• _Work request_:
Scan the data below for lines holding the word "States", and copy each line found.

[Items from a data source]
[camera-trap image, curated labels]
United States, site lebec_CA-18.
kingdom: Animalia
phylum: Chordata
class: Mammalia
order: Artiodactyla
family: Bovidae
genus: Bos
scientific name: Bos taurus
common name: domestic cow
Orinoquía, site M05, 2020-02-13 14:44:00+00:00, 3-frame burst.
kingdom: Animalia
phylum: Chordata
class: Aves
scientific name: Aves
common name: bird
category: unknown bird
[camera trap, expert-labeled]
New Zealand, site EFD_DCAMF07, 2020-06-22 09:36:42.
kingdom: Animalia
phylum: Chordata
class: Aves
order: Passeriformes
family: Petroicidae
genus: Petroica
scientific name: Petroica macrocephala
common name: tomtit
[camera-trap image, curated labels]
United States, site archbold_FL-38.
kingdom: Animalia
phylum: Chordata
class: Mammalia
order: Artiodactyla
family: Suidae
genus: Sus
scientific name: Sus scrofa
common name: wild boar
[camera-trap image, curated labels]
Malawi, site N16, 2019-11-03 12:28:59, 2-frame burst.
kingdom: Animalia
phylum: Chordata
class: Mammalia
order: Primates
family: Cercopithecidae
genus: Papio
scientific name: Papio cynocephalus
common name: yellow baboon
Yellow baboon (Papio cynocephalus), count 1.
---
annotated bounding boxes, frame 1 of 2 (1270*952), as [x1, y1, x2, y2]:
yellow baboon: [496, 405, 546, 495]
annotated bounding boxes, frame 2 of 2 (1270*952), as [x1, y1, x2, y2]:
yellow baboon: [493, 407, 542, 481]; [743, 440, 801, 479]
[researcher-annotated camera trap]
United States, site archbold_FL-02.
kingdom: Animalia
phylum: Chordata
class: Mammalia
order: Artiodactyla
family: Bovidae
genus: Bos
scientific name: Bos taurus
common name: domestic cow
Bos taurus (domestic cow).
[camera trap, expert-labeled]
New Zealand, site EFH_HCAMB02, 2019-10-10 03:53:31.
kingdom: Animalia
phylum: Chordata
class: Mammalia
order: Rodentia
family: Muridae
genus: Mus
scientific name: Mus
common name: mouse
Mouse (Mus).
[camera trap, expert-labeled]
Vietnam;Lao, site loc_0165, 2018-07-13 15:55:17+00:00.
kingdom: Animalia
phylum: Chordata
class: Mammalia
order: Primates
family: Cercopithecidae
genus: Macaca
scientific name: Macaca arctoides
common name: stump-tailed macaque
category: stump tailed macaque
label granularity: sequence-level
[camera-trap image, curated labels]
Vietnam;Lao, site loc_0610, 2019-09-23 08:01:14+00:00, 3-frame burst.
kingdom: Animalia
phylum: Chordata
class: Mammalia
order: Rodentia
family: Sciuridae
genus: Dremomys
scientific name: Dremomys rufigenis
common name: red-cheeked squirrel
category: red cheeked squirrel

• _Final answer_:
United States, site lebec_CA-18.
United States, site archbold_FL-38.
United States, site archbold_FL-02.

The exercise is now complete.